#### Extracted records:
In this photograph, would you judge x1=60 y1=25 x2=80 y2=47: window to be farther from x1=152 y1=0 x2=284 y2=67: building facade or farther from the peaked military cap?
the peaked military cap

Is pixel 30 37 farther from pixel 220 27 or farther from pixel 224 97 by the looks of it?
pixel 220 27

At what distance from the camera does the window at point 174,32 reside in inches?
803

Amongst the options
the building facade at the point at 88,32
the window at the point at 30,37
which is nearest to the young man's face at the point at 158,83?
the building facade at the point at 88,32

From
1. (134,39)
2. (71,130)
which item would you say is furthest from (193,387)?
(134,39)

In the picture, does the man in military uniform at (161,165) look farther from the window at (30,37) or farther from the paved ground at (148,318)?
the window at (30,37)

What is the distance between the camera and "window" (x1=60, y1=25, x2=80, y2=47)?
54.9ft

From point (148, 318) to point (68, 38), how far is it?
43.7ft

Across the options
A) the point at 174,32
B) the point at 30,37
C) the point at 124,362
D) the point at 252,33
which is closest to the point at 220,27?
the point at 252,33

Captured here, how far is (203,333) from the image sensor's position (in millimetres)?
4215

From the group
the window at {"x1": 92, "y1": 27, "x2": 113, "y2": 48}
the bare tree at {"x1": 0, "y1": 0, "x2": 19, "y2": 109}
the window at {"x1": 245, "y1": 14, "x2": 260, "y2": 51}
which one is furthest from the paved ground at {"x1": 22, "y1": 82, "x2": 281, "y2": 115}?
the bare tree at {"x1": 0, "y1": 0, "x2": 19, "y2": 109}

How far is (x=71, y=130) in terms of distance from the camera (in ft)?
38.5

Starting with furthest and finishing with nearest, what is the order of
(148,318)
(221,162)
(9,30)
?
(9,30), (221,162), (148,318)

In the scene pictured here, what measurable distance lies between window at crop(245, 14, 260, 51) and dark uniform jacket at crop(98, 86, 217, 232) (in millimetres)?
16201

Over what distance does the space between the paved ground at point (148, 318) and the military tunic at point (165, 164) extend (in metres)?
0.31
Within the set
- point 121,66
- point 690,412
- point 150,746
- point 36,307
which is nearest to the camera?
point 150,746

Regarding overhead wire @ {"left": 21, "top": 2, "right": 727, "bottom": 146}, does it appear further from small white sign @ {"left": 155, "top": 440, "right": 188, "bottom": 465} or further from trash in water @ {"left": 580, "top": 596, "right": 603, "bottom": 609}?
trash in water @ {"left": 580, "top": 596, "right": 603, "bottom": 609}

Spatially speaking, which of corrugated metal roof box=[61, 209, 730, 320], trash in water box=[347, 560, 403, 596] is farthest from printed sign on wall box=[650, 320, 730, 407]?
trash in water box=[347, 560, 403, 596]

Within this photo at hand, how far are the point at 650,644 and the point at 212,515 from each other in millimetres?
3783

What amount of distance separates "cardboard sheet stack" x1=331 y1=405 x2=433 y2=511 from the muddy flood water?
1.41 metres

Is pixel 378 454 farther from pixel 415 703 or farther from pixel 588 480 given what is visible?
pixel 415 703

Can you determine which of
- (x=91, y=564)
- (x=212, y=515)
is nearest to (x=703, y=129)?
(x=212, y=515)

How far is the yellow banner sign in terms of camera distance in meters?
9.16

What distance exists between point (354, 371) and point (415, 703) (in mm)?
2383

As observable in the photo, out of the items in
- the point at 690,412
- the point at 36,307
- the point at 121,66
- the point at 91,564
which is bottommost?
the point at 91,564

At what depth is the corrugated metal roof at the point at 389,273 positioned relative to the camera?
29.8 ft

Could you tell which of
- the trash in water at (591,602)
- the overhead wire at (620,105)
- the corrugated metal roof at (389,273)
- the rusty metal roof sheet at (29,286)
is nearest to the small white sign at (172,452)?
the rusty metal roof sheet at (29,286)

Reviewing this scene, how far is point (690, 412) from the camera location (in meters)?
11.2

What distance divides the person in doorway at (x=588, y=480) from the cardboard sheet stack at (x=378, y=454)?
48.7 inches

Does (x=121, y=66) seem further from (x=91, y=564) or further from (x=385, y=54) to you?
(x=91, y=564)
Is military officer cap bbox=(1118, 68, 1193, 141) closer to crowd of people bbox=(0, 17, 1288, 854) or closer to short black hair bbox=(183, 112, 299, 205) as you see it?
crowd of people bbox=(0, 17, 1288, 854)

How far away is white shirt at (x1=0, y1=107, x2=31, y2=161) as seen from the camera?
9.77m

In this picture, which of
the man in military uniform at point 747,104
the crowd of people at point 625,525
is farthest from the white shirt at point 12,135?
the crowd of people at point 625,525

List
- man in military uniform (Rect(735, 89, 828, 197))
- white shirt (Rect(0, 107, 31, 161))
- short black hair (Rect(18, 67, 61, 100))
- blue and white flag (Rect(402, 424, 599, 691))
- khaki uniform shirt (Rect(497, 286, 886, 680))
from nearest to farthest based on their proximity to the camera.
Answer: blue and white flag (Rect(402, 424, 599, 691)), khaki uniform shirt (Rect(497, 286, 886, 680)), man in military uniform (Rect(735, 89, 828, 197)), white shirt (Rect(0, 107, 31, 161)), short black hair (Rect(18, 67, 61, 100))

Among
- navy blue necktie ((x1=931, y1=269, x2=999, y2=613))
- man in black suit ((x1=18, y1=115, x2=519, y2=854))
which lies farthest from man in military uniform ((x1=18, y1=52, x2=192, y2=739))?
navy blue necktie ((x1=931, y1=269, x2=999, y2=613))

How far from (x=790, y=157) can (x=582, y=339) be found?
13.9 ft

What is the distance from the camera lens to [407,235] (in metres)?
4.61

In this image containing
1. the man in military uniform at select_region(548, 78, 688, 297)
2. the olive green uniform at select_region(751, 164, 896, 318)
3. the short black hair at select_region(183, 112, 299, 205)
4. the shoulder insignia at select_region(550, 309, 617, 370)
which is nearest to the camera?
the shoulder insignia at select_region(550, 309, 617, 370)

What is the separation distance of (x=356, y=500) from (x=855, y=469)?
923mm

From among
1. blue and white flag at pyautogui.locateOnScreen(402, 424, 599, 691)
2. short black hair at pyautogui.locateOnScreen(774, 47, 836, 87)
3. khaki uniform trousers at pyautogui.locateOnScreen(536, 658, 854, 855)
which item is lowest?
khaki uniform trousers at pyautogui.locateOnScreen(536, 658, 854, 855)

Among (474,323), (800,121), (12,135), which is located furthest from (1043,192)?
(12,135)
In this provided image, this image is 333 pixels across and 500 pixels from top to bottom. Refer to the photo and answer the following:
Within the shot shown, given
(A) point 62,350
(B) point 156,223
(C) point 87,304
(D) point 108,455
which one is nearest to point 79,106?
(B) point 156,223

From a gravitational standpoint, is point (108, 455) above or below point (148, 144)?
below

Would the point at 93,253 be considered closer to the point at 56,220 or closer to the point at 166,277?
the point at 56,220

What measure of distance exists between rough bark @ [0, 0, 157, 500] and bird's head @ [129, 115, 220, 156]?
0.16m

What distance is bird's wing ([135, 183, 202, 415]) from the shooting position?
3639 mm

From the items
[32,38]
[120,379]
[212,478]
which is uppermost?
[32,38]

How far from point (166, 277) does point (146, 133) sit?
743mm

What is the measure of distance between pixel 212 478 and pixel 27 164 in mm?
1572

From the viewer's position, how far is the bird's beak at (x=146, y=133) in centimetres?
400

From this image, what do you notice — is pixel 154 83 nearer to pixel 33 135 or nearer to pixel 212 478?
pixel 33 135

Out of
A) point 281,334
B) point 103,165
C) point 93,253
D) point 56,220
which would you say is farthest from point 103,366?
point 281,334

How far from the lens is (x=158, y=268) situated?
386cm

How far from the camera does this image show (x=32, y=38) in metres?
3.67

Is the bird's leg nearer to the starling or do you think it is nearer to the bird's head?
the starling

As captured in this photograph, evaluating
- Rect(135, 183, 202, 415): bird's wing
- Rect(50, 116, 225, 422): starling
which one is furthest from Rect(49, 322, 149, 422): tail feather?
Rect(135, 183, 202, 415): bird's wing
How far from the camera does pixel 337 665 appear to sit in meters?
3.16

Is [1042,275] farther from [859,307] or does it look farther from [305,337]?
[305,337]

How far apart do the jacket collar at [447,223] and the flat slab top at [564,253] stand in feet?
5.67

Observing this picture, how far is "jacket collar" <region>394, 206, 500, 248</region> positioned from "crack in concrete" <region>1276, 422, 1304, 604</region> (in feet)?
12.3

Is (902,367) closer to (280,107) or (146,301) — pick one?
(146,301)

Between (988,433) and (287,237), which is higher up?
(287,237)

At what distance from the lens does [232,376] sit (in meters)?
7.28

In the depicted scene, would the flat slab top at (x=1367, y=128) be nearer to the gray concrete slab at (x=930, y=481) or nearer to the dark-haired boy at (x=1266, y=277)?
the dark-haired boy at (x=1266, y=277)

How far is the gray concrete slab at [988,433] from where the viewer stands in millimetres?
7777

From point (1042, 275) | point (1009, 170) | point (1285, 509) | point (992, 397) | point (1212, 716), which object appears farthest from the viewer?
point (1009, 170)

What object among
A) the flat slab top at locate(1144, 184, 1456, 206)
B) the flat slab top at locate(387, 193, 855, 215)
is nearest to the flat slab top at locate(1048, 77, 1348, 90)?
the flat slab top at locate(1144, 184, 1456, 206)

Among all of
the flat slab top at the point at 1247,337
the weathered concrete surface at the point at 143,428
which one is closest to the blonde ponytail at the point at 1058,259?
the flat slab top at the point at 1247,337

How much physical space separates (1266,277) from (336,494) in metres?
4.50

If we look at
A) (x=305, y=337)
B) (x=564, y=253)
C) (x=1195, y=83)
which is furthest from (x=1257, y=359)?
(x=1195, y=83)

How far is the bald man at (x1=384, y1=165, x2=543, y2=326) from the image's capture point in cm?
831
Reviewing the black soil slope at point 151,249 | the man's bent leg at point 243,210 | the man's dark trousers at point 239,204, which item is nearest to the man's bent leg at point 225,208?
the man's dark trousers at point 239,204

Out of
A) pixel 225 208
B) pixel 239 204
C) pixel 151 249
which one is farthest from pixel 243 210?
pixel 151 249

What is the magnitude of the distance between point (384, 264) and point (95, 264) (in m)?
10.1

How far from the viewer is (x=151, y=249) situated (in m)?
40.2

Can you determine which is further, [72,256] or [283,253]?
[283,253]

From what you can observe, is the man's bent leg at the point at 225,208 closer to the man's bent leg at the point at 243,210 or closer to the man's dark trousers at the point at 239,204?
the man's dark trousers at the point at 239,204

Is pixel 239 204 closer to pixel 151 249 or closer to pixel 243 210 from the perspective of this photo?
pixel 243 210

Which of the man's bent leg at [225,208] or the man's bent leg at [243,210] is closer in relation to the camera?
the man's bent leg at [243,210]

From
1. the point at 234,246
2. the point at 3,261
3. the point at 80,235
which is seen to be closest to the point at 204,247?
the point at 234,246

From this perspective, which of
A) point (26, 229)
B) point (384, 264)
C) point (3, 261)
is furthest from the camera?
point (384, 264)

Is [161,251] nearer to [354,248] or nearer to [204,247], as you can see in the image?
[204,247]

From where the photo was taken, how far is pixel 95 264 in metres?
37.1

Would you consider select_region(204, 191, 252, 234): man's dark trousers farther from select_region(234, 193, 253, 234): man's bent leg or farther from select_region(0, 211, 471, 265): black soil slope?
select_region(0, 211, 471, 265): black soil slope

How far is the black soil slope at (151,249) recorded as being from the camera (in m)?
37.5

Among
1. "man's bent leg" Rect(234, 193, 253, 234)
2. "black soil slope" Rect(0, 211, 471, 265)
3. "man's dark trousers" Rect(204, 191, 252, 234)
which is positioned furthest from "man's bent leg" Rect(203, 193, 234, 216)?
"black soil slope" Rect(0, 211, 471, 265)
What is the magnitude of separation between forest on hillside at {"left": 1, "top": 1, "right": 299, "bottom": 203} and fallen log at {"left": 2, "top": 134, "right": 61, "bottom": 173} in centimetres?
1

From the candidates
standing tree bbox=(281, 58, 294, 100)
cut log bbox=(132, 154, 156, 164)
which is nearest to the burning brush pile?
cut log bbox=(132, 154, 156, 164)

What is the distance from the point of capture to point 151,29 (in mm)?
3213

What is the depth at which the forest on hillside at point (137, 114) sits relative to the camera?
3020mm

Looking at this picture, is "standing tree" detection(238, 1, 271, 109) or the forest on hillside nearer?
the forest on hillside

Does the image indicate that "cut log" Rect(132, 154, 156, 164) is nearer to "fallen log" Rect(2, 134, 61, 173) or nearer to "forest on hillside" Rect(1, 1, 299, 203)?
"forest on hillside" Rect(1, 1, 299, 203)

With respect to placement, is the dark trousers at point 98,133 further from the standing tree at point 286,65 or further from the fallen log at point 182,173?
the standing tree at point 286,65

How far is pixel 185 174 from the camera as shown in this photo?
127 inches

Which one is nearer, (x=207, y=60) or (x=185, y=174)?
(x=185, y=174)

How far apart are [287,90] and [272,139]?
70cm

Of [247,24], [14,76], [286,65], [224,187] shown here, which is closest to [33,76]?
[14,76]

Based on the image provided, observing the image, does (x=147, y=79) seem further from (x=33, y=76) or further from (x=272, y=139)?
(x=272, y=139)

#### Set problem:
Output the lines from the line containing "Looking at this" to the end, both included; add nothing.

#### Task solution:
Looking at this picture, is "standing tree" detection(238, 1, 271, 109) or the forest on hillside nearer?
the forest on hillside

Does the image indicate that "cut log" Rect(132, 154, 156, 164) is nearer to "fallen log" Rect(2, 134, 61, 173) or nearer to "forest on hillside" Rect(1, 1, 299, 203)?
"forest on hillside" Rect(1, 1, 299, 203)

With respect to placement, is the dark trousers at point 98,133 further from the standing tree at point 286,65 or further from the fallen log at point 182,173?
the standing tree at point 286,65

How far is pixel 185 174 from the camera as shown in this photo?
127 inches

Which one is nearer, (x=207, y=60) or (x=185, y=174)?
(x=185, y=174)

How far apart are [287,90] and [272,139]?
70cm

Of [247,24], [14,76], [286,65], [224,187] shown here, which is closest to [33,76]?
[14,76]

Based on the image provided, observing the image, does (x=147, y=79) seem further from (x=33, y=76) or further from (x=272, y=139)?
(x=272, y=139)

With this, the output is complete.